USA: paziente tetraplegica muove un braccio robotico con il pensiero

Era stata colpita da un infarto che aveva causato dei danni a livello del tronco encefalico, alla base del cranio, e da diversi anni vive in uno stato di completa paralisi, incapace persino di parlare.

I neurochirurghi avevano impiantato in un’area della corteccia cerebrale chiamata corteccia motoria, ossia dove sono presenti i circuiti neuronali da cui partono gli “ordini” per il movimento degli arti, un dispositivo dalle dimensioni di pochi millimetri chiamato protesi neuromotoria.

Gli impulsi che la corteccia motoria trasferiva al dispositivo, venivano convertiti tramite un software in comandi digitali, tramite i quali, fino a questo momento i ricercatori erano riusciti esclusivamente a consentire alla paziente di nome Cathy di muovere un cursore su di uno schermo.

Un nuovo trial pubblicato ieri dalla rivista Nature, documenta come il progresso degli algoritmi di decodificazione dei segnali trasmessi dal dispositivo sia riuscito a consentire a Cathy, di impartire direttive ad un braccio robotico in maniera tale da fargli compiere movimenti tridimensionali.

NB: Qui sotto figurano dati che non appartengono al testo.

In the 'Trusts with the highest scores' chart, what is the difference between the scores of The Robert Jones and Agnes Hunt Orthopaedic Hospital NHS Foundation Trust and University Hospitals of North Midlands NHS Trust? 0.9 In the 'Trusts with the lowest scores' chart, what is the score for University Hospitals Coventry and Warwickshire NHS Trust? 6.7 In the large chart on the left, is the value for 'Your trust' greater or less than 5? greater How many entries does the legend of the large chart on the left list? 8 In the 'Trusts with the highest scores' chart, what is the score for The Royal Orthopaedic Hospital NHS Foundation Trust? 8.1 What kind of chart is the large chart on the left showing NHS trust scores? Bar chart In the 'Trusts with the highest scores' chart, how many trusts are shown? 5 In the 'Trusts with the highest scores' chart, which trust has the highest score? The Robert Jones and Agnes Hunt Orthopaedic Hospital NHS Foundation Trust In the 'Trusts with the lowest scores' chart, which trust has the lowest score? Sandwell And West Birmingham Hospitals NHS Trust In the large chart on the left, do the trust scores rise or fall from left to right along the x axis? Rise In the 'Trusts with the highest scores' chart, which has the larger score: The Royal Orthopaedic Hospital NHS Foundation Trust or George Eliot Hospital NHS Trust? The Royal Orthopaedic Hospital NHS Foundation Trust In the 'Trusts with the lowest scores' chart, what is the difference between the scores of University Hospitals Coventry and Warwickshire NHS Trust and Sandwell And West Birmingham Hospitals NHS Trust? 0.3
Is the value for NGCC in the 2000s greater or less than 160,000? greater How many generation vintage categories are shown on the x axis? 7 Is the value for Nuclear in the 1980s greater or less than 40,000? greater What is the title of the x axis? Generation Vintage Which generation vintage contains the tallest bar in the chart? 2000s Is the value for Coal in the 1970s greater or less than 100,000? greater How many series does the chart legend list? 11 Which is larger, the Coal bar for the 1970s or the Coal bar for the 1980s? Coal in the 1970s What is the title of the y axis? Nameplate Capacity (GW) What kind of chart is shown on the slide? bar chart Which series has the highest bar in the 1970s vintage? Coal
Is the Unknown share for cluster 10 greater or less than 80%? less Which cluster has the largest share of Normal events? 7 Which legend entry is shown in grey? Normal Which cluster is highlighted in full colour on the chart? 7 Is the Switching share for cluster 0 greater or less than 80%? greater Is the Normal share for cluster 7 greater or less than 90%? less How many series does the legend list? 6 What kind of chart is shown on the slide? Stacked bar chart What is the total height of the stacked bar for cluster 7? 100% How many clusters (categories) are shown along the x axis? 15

Come testimoniato da un video registrato durante l’esperimento, Cathy è riuscita a far afferrare al braccio una bottiglietta con del caffè portandola davanti alla propria bocca. Il risultato ha suscitato notevole stupore in primis nella stessa paziente, il cui sorriso è stato senz’altro il più valido elemento di gratificazione per i ricercatori.

Rodrigo Quian Quiroga, neuro ingegnere presso l’Università di Leicester, Gran Bretagna, non coinvolto nello studio, ritiene queste evidenze estremamente promettenti, e non nasconde il proprio stupore nell’aver constatato che, a vari anni di distanza dall’insorgenza della paralisi, i circuiti neuronali cerebrali la cui attività costituisce il primum movens del movimento degli arti, siano ancora in grado di attivarsi determinando in tal modo l’intenzione del movimento.

La prospettiva più lungimirante di questo tipo di ricerca, come riferito da John Donoghue, uno degli autori dello studio, sarebbe quella di riuscire a scavalcare persino l’utilizzo di un braccio robotico per impartire segnali direttamente ai muscoli della persona paralizzata.